━━━ ИСХОДНЫЙ ТЕКСТ

Самоизбавление в буддизме — лишь самоустранение от всякого рода существования, социального не менее, чем естественного: буддизм знает только обязанности по отношению к себе самому, и если в это входит благо других, то это «благо всех живущих существ» находится в полнейшем контрасте с социально-политическим отграничением, которое во всем классическом и нехристианском мире, а также и в большей части христианского установили общественные обязанности. Но буддизм вовсе ведь и не религия — это учение о спасении, которое может получить жаждущий его исключительно один, по собственному желанию и мысли и которое является вполне само по себе, если только он выполняет условия этого спасения, заложенные исключительно в его душевной организации. Чтобы избавление от страдания — единственное содержание буддизма — совершилось, совсем не нужно ни трансцендентной силы, ни милосердия, ни посредника, оно совершается само собой как логический результат отказа души от всякой жизненной воли. То обстоятельство, что здесь социальный и религиозный долг не имеют, таким образом, того соотношения, которое они постоянно обнаруживают всюду, за исключением некоторых нюансов христианской культуры, зависит просто от того, что буддизм не обладает свойствами этого соотношения, что он не содержит социальных норм и не является религией.
За этим исключением, везде (яснее всего в древнем семитическом, греческом, римском мире) религиозная обязанность жертвоприношения, молитва, весь культ — отнюдь не частное дело, они возлагаются на индивида как члена определенной группы, которая в свою очередь вся целиком считается ответственной за религиозные проступки отдельного лица. И именно поэтому общественная жизнь древнего мира, с другой стороны, вполне может протекать под религиозной эгидой. Религиозное освящение, которое с внешней стороны кажется явлением, только сопутствующим социальной необходимости, в действительности составляет вместе с ним внутреннее, по существу, неразрывное единство. То, что общественные запросы ставятся под защиту религии, что отношение отдельного лица к обществу уравнивается с обязанностями перед Богом, — это только разъясняющая или объективирующая выработка мотивов чувства, каковые уже содержатся в социальных отношениях. Этот оборот энергии, развивающейся в первичных явлениях, а затем и вне их пределов, — нередкий факт в области духовной жизни. Самым неудовлетворительным и ошибочным образом это сказывается в понятии силы. Между двумя материальными массами происходит взаимное притяжение; последнее дает начало понятию «сила притяжения», которая вместе с ее «законом» возносится над материальными массами и правит ими с помощью незримых рук. Уже несколько более глубоким является объяснение, что поведение человека в пределах его среды, по-видимому, направляется «обычаем». Несомненно, что при непосредственном материальном значении такого поведения и его целесообразности для существования группы последняя освящает его и наделяет известного рода обязательностью в своих глазах, имя которой «обычай». По крайней мере, нельзя попросту отделаться от чувства, подсказывающего нам, что обычай стоит над общественной жизнью как некоторая идеальная сила и определяет с точки зрения своих всеобщности и единства, как должны протекать отдельные мелочи этой жизни. Всего внушительнее этот формальный процесс совершается там, где действия, развившиеся на почве социальной целесообразности или даже лишь действительности, заимствуют, по-видимому, свою необходимость от религии. Ведь последняя в качестве душевной формы питается еще из многих других источников, ее предметы устанавливают нормы еще для многих других сторон жизни. Она — та точка пересечения, в которой встречаются все душевные интересы, как только они достигли известного подъема.

━━━━━━
━━━ ПЕРЕЧЕНЬ ЗАПИСЕЙ

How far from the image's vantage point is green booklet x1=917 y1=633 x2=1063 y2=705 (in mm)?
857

━━━━━━
━━━ ПЕРЕЧЕНЬ ЗАПИСЕЙ

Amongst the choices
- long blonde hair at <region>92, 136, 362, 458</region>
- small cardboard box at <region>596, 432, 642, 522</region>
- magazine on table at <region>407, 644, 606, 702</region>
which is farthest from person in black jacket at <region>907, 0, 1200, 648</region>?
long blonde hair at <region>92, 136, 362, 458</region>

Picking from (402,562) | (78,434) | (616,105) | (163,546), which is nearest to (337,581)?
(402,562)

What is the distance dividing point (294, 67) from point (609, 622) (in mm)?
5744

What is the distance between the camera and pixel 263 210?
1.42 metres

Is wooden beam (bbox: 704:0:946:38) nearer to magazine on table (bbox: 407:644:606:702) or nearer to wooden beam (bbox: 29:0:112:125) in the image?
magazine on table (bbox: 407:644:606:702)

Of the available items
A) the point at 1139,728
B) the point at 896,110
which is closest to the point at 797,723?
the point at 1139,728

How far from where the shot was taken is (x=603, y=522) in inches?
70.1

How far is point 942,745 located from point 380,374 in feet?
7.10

━━━━━━

ЗАДАНИЯ
(a) Ответьте на вопросы по исходному тексту:
(i) Что названо единственным содержанием буддизма?
(ii) В каком мире, по тексту, яснее всего видно, что культ возлагается на индивида как на члена группы?
(iii) Какое имя носит обязательность, которой группа наделяет целесообразное для нее поведение?
(b) Изложите суть исходного текста в двух предложениях.
Записи здесь ни на что не влияют.

ОТВЕТЫ
(a)
(i) Избавление от страдания.
(ii) В древнем семитическом, греческом и римском мире.
(iii) «Обычай».

(b) Буддизм представлен как учение о спасении, а не как религия: избавление от страдания совершается само собой при отказе души от всякой жизненной воли, и социальных норм это учение не содержит. Во всех остальных культурах, яснее всего в древнем мире, культ возлагается на индивида как на члена группы, поэтому религиозное освящение и социальная необходимость образуют неразрывное единство, а действия, возникшие из социальной целесообразности, словно заимствуют свою необходимость от религии.